Who was I, if not a woman capable of reproducing if she wanted?

Fortunately, the test was negative. So were the next three tests. When my period arrived, though, I was a little disappointed. I found myself feeling lost, confused, sad, regretful, thankful, and anxious. Who was I, if not a woman capable of reproducing if she wanted? Who am I right now, if I can't at least make a definitive decision about my reproductive choices?

Now, after a lot of thought, sleepless nights, a teething baby, and a house full of kids and chaos, I can tell you that I absolutely don't want to be pregnant, and I am sure (and I mean totally sure) that I don't want to have any more children. Yet, every milestone my son reaches makes me feel intensely sad. His first laugh is my last baby laughing. His first crawl is my last baby crawling. His first blueberry is my last baby trying blueberries for the first time. I can't stop crying.

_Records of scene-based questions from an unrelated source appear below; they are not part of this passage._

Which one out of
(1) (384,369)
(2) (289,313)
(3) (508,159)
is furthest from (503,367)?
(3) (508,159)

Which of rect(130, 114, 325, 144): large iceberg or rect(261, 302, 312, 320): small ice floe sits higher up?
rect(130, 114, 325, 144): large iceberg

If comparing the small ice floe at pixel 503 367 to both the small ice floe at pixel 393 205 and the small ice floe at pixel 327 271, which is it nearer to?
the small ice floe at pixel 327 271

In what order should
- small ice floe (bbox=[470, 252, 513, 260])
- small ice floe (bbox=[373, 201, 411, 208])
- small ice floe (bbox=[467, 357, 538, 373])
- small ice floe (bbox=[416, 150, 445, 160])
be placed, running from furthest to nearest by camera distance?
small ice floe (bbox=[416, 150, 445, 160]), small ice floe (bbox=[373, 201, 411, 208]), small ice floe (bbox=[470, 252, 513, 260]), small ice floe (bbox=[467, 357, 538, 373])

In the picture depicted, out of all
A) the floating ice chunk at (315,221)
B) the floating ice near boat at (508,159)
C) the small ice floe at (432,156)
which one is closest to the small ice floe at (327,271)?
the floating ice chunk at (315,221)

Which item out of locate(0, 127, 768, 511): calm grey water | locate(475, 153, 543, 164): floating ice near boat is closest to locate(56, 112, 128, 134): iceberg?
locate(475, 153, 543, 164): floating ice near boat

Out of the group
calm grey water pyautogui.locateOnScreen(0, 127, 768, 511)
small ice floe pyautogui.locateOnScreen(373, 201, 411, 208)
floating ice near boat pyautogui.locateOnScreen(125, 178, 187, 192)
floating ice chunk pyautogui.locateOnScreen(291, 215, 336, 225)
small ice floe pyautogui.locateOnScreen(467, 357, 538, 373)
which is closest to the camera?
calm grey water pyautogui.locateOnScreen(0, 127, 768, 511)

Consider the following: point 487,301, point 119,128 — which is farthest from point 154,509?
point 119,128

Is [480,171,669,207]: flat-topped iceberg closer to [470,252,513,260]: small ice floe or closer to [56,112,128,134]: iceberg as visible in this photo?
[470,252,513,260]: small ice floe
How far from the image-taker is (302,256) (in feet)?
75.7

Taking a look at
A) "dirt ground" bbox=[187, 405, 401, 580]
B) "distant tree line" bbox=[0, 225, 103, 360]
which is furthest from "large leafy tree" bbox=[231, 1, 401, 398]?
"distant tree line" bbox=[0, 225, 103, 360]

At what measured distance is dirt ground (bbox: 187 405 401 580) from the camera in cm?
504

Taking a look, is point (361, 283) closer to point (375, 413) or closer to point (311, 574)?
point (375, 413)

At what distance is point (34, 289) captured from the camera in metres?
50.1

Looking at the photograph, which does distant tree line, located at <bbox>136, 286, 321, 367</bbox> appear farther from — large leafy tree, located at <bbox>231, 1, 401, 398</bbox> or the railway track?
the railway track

Courtesy of Steph Montgomery

I think it hurts, in part, because it represents the end to a chapter of my life. I've spent the majority of my life actively preventing pregnancy, actively trying to conceive, or pregnant. Now that I'm done with all three, I don't really know what I am doing. My period is no longer cause for celebration or disappointment. It's just a period. Sex without worrying about pregnancy is fantastic, but what if my sex life only goes down from here? I know that these worries are probably irrational, but that doesn't stop me from having them.

I am getting to a place of peace with being done having babies, even if it is still a bittersweet realization. Honestly, I don't know when the sadness will go away, entirely. Maybe menopause? Or maybe a little bit every day, as I watch my kids grow? Until then, I will curse my period, snuggle my baby, and enjoy my unplanned family just the way it is.